* [Data items]:
┄┄┄┄┄┄

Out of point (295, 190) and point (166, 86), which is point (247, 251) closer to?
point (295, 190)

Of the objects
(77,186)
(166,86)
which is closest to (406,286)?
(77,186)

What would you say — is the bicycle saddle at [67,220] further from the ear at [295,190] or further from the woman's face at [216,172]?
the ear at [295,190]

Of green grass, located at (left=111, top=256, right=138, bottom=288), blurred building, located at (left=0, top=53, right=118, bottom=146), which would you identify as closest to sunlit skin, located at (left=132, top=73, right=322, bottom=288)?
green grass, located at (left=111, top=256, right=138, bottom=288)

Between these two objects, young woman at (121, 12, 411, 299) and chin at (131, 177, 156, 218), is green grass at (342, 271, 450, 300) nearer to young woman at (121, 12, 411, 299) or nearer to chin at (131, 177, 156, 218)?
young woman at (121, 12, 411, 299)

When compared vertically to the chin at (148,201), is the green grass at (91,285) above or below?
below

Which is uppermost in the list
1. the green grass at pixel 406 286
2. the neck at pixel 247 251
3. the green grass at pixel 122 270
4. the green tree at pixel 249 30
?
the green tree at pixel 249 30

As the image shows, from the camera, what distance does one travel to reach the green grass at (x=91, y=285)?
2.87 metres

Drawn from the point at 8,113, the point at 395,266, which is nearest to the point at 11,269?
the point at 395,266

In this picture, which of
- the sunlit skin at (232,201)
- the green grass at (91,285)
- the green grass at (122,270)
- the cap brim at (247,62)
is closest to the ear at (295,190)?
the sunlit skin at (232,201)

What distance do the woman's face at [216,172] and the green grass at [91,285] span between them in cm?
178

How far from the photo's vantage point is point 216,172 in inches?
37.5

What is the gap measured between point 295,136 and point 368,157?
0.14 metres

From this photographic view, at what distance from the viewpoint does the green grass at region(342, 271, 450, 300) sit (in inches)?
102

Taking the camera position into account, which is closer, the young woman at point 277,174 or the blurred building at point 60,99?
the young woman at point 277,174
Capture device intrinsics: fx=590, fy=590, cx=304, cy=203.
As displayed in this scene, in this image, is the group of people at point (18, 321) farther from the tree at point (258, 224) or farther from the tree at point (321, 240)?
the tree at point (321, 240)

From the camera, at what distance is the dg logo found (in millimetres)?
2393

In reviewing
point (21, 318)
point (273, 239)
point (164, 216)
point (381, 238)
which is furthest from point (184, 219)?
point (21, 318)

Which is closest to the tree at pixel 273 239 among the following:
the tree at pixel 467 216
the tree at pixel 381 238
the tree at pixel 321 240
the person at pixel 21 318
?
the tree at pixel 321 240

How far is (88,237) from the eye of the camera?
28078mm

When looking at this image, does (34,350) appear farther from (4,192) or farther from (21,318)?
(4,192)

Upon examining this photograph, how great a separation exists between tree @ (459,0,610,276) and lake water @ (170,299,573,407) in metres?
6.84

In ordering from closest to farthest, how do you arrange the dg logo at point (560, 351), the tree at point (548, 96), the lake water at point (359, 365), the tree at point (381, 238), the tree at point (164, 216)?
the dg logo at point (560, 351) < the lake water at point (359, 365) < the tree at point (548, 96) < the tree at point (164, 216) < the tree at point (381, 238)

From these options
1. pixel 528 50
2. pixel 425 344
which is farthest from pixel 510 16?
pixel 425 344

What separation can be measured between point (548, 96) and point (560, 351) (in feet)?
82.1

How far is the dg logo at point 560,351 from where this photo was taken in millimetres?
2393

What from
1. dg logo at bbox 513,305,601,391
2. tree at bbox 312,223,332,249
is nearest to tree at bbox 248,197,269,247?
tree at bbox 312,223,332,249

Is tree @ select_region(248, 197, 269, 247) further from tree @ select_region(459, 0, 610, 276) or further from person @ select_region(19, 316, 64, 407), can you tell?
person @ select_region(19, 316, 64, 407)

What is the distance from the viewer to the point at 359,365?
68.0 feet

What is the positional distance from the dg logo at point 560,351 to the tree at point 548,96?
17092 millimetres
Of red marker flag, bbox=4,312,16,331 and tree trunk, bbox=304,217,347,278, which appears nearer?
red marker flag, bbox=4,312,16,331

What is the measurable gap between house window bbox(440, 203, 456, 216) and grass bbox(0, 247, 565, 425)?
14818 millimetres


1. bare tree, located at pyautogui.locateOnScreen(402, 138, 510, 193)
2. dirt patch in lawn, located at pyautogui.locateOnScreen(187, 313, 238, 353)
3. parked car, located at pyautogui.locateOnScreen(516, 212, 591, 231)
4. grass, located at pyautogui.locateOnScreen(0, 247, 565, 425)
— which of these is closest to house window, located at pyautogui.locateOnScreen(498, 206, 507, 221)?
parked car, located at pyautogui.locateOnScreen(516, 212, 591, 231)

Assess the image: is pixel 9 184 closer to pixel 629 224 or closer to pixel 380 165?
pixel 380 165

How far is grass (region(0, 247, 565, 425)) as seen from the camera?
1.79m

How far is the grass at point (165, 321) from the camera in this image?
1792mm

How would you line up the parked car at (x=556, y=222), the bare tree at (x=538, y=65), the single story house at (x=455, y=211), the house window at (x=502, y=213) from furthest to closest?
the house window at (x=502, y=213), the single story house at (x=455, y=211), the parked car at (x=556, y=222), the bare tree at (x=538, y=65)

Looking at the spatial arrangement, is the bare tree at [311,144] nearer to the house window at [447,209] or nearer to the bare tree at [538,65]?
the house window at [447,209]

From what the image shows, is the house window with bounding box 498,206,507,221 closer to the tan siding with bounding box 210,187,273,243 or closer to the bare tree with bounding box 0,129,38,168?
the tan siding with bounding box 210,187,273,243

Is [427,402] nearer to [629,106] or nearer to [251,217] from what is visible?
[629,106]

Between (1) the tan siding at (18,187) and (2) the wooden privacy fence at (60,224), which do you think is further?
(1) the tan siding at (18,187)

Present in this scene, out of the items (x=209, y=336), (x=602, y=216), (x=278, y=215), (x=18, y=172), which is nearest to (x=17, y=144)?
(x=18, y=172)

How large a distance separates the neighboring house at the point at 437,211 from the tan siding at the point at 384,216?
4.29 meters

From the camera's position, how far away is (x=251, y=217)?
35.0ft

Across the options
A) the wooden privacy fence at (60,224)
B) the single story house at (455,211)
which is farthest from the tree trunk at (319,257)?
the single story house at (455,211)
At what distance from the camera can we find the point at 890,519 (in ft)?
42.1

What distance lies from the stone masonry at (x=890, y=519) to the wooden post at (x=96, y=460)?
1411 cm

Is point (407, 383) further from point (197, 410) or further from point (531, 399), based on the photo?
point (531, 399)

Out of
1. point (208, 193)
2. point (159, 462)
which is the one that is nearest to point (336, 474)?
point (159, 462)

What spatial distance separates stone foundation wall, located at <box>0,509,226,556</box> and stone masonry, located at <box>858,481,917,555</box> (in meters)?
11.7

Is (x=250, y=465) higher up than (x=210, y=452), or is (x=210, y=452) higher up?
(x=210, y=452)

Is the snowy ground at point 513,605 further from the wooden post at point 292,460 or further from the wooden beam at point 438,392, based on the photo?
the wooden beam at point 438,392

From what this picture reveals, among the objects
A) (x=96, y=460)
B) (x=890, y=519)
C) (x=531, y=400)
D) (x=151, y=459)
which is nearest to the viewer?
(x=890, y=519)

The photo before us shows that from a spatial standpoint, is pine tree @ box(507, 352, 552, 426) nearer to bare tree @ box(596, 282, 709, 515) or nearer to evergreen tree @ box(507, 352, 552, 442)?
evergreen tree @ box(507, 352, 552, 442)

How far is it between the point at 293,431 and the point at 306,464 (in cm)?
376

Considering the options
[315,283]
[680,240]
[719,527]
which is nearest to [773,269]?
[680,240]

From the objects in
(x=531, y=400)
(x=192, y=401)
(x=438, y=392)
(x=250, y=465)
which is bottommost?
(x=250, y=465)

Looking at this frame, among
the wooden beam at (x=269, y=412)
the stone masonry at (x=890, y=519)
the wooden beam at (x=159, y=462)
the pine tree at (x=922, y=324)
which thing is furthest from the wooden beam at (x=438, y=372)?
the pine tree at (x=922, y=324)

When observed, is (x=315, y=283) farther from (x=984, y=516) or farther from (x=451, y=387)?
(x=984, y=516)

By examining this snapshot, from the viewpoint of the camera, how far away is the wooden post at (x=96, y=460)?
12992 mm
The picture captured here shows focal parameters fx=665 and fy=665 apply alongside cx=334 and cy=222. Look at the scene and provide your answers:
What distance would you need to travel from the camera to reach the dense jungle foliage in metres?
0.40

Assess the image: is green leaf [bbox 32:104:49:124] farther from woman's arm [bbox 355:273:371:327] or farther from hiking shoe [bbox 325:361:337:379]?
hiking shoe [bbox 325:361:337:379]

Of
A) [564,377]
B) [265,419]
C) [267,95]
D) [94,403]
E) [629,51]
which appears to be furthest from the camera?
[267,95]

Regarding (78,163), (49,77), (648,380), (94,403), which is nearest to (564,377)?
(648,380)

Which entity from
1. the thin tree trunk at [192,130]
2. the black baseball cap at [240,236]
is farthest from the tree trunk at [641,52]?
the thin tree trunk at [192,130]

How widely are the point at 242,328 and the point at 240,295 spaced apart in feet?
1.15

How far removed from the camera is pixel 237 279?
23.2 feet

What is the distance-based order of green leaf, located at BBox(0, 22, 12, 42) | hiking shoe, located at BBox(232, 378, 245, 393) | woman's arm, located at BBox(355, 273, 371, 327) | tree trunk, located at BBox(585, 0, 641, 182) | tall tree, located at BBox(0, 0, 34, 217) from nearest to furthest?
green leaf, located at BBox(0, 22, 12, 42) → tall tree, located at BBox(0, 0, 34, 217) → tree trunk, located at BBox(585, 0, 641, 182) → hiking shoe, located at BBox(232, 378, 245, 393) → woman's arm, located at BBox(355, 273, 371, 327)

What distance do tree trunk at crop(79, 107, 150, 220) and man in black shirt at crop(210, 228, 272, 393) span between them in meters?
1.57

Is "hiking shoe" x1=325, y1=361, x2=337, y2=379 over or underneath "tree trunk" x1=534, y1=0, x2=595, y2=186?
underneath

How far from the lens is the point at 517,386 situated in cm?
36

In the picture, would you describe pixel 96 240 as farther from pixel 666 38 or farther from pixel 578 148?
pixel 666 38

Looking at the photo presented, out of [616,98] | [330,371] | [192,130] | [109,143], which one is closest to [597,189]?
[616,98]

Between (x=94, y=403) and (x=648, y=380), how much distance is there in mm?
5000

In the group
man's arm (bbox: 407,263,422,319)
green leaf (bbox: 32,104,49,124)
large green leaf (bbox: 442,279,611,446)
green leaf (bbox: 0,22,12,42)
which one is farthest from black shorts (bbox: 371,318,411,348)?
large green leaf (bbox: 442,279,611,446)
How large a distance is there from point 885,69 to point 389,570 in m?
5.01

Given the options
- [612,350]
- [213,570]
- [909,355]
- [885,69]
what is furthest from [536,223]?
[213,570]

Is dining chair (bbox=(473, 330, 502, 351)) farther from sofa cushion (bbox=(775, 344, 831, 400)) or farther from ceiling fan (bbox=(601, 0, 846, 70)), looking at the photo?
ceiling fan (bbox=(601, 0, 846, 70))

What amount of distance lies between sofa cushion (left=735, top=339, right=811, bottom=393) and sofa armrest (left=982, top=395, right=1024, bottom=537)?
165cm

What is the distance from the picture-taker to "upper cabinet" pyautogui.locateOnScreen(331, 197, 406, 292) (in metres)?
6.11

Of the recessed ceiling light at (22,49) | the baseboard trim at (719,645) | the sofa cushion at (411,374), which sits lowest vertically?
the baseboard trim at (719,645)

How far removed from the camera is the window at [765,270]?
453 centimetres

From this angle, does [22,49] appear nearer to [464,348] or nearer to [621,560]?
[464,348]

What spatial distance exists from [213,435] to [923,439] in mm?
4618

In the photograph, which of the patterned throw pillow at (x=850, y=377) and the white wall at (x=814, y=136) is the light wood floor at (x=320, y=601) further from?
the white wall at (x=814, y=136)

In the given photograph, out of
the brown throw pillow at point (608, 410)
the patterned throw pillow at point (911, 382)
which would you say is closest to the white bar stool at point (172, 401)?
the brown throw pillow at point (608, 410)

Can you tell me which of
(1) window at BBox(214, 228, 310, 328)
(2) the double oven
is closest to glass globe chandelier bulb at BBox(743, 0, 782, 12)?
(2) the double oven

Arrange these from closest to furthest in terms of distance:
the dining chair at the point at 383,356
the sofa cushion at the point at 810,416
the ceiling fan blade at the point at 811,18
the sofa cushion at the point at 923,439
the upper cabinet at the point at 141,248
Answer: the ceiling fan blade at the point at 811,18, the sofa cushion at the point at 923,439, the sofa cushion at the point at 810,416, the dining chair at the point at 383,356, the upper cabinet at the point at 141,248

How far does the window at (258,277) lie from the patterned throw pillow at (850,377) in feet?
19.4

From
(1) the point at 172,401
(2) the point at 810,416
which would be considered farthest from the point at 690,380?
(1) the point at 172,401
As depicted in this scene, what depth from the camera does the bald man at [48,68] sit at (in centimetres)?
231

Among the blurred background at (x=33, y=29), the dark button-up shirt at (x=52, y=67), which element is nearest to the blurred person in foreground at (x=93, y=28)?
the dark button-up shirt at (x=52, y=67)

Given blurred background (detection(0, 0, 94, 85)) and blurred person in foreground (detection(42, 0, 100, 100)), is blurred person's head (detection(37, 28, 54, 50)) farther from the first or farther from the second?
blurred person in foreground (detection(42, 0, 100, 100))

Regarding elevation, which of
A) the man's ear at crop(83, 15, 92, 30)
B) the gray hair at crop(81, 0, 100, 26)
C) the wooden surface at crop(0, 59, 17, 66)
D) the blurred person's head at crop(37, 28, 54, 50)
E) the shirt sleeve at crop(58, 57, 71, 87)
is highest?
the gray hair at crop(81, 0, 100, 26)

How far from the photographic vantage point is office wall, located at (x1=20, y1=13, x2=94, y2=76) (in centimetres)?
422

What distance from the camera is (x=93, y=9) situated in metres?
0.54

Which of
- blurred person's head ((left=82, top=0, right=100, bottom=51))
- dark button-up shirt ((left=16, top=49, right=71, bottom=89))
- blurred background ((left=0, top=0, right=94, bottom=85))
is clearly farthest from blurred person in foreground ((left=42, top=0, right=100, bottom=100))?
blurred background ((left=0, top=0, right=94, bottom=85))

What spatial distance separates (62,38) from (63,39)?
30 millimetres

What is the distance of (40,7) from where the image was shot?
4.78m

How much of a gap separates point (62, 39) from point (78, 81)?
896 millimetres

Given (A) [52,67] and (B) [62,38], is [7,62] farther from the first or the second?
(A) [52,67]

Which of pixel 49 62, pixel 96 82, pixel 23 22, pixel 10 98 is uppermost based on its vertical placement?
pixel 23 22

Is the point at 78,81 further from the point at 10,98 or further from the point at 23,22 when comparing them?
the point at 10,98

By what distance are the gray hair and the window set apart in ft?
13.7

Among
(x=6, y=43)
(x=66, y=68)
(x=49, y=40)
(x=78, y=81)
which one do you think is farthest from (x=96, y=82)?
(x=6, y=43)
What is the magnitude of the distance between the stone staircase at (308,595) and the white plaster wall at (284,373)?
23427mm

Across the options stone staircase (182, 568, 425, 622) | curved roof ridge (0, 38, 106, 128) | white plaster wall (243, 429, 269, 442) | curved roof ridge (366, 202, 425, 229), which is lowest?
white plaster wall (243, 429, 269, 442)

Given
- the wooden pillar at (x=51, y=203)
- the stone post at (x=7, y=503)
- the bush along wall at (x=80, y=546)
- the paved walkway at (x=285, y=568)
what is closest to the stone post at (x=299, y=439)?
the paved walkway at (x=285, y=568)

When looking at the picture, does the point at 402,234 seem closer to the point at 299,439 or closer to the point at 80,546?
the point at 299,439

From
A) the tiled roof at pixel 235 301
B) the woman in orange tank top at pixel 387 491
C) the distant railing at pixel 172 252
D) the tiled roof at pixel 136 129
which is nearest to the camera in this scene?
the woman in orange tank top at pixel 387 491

┄┄┄┄┄┄

* [Task brief]:
Give the material from the line with "Which is uppermost in the list" through the line with "0.14 metres" as a CSV with the columns input and output. Use one row per answer, with the text it responds to in input and the answer in output, each field quoted and line breaks replaced by spaces.

* [Answer to this problem]:
input,output
"Which is uppermost in the list 1. the green grass at pixel 406 286 2. the neck at pixel 247 251 3. the green grass at pixel 122 270 4. the green tree at pixel 249 30 ?","the green tree at pixel 249 30"
"As the image shows, from the camera, what distance does one travel to reach the green grass at (x=91, y=285)?","2.87 metres"
"Drawn from the point at 8,113, the point at 395,266, which is nearest to the point at 11,269?","the point at 395,266"
"In this picture, which of - the sunlit skin at (232,201) - the green grass at (91,285) - the green grass at (122,270) - the cap brim at (247,62) is closest to the ear at (295,190)?","the sunlit skin at (232,201)"
"What distance do the woman's face at [216,172] and the green grass at [91,285] span between them in cm?","178"
"How far from the photo's vantage point is point 216,172 in inches?","37.5"
"What is the gap measured between point 295,136 and point 368,157?","0.14 metres"